Donor-funded treatment initiatives such as the Global Fund are dependent upon access to affordable generic medicines. A recent study in the Journal of the International AIDS Society finds that since 2003, 80 percent of donor-funded HIV medicines purchased for developing countries were supplied by Indian generic manufacturers.[15]  Given the funding shortfall resulting from the latest GFATM replenishment round, there is a genuine fear that donor-funded programs may not be able to maintain their current levels of treatment for 5.2 million people who are currently receiving care, let alone expand access to the nearly 10 million people still on the waiting list who will die without access in the next two to three years. 

WHAT THE EC NEEDS TO DO: The EC must stop undermining the very industry that, by providing quality medicines at an affordable cost, makes the global health initiatives the EC supports viable.

 

[2]World Health Organization, (2004).
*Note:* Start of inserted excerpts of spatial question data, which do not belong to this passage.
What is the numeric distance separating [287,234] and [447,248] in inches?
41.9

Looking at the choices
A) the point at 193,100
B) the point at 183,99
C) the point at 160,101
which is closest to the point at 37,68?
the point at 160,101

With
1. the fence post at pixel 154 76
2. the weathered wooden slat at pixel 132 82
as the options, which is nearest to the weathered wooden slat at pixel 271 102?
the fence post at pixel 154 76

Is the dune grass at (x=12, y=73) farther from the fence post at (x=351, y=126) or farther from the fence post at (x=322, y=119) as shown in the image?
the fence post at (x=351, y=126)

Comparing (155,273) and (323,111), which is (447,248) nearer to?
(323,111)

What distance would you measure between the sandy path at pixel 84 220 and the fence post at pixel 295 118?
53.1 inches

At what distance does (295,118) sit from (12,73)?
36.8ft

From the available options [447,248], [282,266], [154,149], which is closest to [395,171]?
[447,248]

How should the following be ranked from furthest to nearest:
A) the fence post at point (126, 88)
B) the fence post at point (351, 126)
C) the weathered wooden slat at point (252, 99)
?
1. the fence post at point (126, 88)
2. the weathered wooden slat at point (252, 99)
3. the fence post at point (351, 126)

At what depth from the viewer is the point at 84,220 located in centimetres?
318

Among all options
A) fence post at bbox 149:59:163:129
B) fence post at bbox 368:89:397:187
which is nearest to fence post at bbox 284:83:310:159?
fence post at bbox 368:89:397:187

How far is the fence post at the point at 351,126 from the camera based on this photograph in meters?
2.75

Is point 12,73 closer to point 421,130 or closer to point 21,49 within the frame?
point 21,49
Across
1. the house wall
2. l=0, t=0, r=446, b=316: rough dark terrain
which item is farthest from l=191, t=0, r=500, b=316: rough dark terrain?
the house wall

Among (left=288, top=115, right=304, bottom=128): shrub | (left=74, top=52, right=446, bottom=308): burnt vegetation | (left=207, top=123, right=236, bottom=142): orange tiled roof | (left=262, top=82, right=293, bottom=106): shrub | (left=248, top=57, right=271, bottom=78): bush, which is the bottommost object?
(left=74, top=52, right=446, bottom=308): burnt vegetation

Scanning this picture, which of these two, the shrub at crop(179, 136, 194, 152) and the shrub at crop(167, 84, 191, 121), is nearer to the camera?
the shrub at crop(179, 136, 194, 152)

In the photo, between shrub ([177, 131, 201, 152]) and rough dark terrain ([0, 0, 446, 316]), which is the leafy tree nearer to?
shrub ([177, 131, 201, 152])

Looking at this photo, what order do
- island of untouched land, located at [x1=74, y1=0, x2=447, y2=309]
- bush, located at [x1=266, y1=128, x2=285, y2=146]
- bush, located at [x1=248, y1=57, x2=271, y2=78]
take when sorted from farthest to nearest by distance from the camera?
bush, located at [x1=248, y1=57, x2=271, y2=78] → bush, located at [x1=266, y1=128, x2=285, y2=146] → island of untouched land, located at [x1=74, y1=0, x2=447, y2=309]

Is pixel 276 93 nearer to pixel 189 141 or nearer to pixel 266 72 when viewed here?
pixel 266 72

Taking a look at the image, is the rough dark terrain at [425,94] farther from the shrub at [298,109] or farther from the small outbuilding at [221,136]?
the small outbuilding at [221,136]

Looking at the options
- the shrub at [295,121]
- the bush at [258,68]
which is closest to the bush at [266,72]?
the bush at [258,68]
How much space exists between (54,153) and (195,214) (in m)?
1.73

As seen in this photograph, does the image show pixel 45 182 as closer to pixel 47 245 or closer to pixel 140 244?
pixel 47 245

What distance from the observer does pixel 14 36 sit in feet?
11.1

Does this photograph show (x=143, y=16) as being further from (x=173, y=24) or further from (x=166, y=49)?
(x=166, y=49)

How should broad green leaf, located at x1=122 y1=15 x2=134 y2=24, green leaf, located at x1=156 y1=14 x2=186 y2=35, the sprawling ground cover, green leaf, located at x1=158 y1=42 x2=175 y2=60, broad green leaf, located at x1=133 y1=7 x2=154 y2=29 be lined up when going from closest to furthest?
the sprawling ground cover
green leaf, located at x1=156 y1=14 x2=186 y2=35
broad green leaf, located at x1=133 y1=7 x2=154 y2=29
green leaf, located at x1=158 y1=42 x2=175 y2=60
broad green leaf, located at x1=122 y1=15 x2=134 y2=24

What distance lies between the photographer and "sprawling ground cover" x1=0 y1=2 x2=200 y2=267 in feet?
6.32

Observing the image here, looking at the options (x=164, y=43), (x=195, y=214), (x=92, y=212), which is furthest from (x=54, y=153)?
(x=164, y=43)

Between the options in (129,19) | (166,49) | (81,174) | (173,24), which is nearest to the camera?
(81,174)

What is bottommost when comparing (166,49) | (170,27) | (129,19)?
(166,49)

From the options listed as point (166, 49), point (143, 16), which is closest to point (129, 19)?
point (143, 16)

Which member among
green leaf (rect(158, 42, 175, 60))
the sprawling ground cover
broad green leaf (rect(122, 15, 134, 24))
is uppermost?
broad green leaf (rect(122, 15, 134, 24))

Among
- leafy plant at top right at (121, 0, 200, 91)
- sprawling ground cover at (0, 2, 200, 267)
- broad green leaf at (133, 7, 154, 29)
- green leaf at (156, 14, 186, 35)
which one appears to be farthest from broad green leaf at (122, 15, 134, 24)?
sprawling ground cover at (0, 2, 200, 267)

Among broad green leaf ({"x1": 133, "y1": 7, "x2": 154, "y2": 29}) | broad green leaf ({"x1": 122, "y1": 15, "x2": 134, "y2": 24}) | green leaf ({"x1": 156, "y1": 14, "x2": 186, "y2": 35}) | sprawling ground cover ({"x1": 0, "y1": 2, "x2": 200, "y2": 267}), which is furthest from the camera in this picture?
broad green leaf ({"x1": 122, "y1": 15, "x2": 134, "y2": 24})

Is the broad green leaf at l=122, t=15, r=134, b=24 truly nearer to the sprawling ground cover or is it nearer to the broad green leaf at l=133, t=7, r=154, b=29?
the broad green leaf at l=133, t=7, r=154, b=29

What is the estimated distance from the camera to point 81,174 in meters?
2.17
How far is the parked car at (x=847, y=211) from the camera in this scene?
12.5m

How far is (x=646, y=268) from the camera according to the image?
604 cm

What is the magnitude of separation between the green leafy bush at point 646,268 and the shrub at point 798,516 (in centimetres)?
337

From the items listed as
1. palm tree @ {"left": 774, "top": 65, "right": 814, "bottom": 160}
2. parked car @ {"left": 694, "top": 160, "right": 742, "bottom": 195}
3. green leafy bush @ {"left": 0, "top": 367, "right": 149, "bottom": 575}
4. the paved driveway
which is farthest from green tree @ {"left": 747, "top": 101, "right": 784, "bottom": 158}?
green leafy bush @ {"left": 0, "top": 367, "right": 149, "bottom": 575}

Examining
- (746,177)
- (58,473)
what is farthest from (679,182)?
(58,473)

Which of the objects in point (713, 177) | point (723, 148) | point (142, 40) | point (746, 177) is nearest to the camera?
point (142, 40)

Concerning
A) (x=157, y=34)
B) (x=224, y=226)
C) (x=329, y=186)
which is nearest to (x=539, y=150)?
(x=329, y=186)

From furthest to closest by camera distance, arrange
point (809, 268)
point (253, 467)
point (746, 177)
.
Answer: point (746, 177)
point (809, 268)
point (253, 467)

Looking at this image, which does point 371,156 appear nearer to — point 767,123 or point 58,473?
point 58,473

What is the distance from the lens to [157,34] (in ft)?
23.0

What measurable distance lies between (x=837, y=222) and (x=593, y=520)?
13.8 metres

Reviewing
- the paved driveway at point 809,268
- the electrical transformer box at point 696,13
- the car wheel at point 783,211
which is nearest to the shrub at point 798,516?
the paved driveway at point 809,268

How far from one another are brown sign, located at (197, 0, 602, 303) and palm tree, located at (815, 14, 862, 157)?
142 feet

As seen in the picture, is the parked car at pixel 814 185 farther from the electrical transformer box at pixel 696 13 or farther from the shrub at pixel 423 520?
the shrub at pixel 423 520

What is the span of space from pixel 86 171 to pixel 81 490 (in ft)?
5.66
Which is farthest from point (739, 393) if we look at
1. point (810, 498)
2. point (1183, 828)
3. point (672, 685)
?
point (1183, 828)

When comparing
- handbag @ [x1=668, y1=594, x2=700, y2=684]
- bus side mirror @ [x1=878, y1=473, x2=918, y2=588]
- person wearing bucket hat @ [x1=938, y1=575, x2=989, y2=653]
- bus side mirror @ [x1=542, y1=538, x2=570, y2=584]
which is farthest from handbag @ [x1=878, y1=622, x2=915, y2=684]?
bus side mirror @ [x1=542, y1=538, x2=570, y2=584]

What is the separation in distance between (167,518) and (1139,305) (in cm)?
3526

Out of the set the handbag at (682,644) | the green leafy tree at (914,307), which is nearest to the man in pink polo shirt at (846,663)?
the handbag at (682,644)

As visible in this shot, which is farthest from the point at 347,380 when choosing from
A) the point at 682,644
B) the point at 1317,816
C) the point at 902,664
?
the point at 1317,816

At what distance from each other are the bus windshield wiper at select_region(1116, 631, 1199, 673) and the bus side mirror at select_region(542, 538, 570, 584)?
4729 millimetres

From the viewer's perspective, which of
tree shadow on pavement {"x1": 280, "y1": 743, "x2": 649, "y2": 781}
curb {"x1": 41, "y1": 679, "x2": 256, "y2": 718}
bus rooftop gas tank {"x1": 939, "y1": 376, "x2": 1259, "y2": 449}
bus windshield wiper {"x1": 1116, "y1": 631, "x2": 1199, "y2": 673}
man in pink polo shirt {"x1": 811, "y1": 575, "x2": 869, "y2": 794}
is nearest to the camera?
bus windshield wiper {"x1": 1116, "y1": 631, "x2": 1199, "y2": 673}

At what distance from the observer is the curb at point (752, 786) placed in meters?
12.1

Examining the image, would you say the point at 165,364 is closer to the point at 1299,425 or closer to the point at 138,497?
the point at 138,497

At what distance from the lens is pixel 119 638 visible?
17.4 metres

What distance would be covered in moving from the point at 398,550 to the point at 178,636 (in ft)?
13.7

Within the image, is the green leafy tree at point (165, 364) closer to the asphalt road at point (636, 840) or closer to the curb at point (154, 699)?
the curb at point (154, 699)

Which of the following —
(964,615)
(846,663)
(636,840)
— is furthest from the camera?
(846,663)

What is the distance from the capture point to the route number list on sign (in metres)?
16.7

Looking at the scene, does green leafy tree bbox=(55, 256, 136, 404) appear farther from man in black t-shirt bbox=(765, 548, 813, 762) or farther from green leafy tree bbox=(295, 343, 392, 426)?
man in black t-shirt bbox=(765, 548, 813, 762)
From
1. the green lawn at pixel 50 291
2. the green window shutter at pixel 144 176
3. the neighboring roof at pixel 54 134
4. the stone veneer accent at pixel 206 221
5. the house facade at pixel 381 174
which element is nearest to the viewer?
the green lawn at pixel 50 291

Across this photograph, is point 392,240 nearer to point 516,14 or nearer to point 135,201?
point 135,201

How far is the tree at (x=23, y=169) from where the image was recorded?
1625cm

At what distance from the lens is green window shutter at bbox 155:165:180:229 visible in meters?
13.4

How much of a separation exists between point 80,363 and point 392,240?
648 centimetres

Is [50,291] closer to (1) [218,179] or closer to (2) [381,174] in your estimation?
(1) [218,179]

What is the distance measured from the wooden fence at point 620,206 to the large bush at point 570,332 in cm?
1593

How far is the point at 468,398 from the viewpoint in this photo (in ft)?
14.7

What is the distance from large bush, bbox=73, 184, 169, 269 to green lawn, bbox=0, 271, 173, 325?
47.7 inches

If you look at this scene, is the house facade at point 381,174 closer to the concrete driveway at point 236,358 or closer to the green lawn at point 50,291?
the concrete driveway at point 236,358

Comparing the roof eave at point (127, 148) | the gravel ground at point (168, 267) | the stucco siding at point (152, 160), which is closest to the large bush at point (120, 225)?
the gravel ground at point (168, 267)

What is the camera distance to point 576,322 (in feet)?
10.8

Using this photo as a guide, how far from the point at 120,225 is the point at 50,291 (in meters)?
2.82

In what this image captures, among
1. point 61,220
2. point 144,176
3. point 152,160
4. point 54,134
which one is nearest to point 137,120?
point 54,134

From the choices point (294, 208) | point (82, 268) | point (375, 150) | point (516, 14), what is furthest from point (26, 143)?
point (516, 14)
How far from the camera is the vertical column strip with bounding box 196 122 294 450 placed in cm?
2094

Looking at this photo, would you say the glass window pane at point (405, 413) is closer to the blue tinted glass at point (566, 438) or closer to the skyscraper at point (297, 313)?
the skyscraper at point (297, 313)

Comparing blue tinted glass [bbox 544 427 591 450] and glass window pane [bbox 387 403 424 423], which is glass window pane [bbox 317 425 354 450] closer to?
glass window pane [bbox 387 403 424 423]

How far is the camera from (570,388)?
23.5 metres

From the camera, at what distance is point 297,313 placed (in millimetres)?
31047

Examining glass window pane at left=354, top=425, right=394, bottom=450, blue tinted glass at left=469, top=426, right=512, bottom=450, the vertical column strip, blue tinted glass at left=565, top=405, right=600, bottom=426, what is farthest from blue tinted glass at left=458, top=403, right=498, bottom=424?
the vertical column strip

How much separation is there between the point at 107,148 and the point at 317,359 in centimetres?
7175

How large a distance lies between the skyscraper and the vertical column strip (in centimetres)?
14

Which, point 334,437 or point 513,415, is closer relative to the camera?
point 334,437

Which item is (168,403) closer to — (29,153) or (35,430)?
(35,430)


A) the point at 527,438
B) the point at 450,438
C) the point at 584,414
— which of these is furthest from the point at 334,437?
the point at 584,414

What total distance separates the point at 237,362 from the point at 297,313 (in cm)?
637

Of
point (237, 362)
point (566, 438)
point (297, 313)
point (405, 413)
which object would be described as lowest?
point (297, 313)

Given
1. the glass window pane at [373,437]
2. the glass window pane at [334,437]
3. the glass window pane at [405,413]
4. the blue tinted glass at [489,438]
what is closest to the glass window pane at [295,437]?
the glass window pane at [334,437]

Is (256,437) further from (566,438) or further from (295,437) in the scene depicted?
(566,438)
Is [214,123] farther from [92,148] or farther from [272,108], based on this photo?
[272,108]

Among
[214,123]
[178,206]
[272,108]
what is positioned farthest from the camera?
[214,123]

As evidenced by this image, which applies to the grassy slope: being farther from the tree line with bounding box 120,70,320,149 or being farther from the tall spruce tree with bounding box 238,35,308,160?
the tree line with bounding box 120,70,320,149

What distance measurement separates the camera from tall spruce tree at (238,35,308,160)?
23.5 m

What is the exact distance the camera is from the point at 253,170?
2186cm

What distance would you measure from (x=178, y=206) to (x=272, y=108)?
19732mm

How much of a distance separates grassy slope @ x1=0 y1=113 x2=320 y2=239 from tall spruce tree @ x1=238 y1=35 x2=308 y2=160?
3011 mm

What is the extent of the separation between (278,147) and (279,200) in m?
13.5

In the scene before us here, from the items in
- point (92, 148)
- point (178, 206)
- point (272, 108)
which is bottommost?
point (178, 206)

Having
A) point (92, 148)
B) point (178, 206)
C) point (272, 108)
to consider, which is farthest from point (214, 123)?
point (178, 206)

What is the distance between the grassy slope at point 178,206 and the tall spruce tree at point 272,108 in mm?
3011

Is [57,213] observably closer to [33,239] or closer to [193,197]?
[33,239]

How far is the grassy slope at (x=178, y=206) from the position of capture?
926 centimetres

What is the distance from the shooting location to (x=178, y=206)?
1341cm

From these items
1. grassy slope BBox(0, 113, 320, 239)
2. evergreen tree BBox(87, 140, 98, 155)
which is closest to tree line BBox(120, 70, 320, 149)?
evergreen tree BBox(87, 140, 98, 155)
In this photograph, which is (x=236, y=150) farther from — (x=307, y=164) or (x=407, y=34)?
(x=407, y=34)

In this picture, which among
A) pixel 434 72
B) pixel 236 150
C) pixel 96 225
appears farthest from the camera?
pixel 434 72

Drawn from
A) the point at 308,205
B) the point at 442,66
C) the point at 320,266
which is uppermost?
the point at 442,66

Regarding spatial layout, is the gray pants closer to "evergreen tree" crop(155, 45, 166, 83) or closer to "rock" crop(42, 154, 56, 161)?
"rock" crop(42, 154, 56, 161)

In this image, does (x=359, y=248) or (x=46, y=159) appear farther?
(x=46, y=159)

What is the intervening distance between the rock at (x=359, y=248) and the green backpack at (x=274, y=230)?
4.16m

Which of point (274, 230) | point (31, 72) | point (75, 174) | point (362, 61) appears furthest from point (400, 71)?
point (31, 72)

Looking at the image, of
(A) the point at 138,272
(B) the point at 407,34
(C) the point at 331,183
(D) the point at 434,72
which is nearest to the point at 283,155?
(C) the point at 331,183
Multisource (generic) pharmaceutical products: guidelines on registration requirements to establish interchangeability. Geneva. http://www.who.int/medicines/services/expertcommittees/pharmprep/QAS04_093Rev4_final.pdf

[3]Oxfam, (2007): All costs, no benefits: how TRIPS-plus intellectual property rules in the US-Jordan FTA affect access to medicines.

[4]Oxfam and Health Action International, (2009), "Trading away access to medicines. How the European Union’s trade agenda has taken the wrong turn."

[5]European Parliament resolution of 12 July 2007 on the TRIPS Agreement and access to medicines.

[6]Letter from Netherlands Ministry of Finance to Health Action International. 7 May 2009. 

[7]Uruguay: Philip Morris files first-known investment treaty claim against tobacco regulations. March 3, 2010.

[8]The Use of Flexibilities in TRIPS.  Musungu S, South Centre, and Oh C, World Health Organization.  p65

[9]WHO Commission on Intellectual Property Rights, Innovation and Public Health (2006). Public health, innovation and intellectual property rights: report of the Commission on Intellectual Property Rights, Innovation and Public Health. WHO, Geneva. Available here.

[10]Correa C (2002). Protection of Data Submitted for the Registration of Pharmaceuticals: Implementing the Standards of the TRIPS Agreement. South Centre. Available here.

[11]Anti-Counterfeiting Trade Agreement. Informal Predecisional/Deliberative Draft: 2 October 2010.

[15]Waning, Diedrichsen and Moon, (2010), ‘A lifeline to treatment: the role of Indian generic manufacturers in supplying antiretroviral medicines to developing countries’, Journal of the International AIDS Society.